The AMA Guides provide that resection arthroplasty of a joint leaves the patient with an impairment separate from an impairment recognized by the loss of motion to the joint.[1] AMA Guides at 61-62. The Guides calculate the impairment as a percentage of the "upper extremity." Id. However, the Guides specifically recognize the "upper extremity" is to be "considered a unit of the whole person." Id. at 13. Thus, they provide a chart to convert an impairment to the upper extremity to an impairment of the whole person. Id. at 20, table 3; Shebester-Bechtel, Inc. v. Higginbottom, 905 P.2d 1137, 1139 (Okla.App.1995) (physician was required to convert claimant's permanent partial shoulder injury to whole body impairment). Thus, a disability rating of five percent to the "upper extremity" and not to the body as a whole does not mean a scheduled injury to *856 the arm has occurred. It merely means the impairment rating was not converted to a whole-body rating under the AMA Guides.

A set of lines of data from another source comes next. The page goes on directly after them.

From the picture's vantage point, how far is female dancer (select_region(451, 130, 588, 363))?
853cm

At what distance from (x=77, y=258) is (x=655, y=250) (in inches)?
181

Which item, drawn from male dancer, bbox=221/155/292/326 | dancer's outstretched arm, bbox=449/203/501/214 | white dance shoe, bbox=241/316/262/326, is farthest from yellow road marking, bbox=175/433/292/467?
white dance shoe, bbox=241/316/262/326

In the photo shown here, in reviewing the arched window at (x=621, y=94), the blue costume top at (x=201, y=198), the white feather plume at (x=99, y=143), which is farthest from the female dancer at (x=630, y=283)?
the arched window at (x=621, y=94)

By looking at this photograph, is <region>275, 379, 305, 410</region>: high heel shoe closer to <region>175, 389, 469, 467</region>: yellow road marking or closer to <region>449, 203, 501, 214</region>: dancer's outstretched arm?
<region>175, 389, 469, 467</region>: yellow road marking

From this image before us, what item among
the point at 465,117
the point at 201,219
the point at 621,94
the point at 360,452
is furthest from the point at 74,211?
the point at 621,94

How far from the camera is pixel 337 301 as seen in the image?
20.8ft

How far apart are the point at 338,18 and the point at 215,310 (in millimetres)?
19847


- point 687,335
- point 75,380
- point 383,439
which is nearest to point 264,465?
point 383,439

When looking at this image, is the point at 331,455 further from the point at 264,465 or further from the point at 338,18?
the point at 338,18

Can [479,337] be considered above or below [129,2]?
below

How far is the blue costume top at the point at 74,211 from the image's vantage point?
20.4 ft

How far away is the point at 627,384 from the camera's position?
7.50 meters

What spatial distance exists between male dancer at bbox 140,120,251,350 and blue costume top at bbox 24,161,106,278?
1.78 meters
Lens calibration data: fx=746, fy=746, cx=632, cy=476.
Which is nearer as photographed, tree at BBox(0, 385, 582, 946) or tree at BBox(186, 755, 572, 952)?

We believe the AMA Guides relied on by Dr. Neff in making his impairment rating required him to further convert the impairment of the "upper extremity" to a whole-body impairment in this case.[2]Id. at 1139. Our statute required this conversion because the undisputed evidence showed the arthroplasty impairment extended to the shoulder. There was no evidence this conversion was made.[3] Furthermore, the Industrial Commissioner erred by using the unconverted rating to find the disability to be a scheduled injury to the arm.

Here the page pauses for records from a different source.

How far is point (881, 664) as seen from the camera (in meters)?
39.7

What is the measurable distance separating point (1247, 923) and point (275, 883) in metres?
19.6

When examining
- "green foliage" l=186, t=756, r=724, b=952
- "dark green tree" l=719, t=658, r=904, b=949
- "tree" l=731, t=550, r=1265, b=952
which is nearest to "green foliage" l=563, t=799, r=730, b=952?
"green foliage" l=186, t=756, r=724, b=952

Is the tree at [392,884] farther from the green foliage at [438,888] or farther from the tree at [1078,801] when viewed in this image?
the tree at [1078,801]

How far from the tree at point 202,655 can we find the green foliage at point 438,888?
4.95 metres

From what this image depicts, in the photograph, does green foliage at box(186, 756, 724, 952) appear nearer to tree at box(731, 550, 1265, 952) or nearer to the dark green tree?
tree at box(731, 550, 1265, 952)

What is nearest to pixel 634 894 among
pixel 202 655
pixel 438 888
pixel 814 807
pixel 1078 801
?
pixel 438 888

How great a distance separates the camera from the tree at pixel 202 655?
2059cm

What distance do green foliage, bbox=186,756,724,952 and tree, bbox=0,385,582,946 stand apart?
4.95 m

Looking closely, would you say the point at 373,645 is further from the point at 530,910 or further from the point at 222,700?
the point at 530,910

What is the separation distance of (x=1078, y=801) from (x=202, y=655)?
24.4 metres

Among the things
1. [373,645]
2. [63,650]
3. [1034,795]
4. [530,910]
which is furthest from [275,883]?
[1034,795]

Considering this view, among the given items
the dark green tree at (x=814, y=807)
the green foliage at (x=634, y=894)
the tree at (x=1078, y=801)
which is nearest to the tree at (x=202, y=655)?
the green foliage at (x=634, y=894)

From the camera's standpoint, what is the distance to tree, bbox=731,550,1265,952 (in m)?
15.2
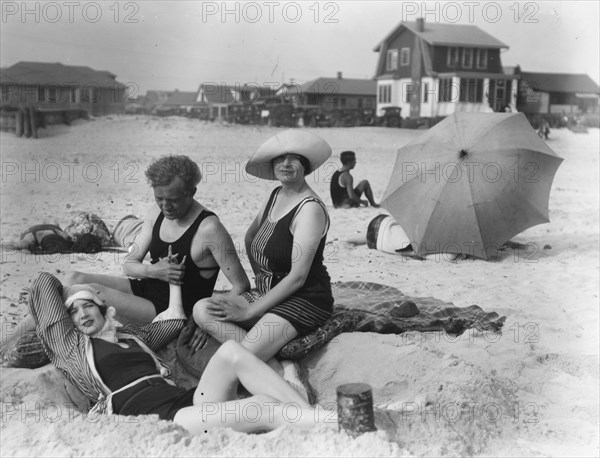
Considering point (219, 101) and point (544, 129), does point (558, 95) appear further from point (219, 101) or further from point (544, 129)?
point (219, 101)

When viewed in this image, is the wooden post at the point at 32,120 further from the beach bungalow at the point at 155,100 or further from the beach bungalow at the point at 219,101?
the beach bungalow at the point at 219,101

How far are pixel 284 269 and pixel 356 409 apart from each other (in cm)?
139

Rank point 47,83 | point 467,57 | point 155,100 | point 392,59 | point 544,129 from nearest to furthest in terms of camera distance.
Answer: point 47,83 < point 155,100 < point 467,57 < point 544,129 < point 392,59

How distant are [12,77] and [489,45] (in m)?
11.3

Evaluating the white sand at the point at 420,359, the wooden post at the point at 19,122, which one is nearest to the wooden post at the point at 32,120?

We reverse and remand the case to the Industrial Commissioner for additional findings of an impairment to the body as a whole, and to determine the whole-body impairment compensation based on an unscheduled loss.

REVERSED AND REMANDED.

NOTES

[1] Table 27 of the AMA guides provides impairment ratings for the upper extremity for arthroplasty of specific joints, based on different value assigned for simple resection arthroplasty or implant arthroplasty. AMA Guides at 61. The distal clavicle is included in the table and is assigned an impairment rating of the upper extremity. Id. In the event of decreased motion, "motion impairments are derived separately (Sections 3.1f through 3.1j) and combined with arthroplasty impairments using the Combined Values Chart (p.322)." AMA Guides at 62.

[2] We recognize some "upper extremity" impairment ratings based on arthroplasty of bones or joints, although capable of conversion to the body as a whole under the AMA Guides, would not be converted to whole body impairments under our statute. If the injury is scheduled, the statute controls. See Reagan v. Tennessee Mun. League, 751 S.W.2d 842, 844 (Tenn.1988) (even though medical impairment rating may be translated under the medical guides into a whole body rating, if the injury is to a scheduled member only, the statute controls and no conversions may be made).

[3] Dr. Neff did testify a five percent upper extremity rating would convert to a "two or three percent to the body as a whole." Table 3 of the AMA guides shows a five percent upper extremity rating converts to a three percent whole person rating. AMA guides at 20.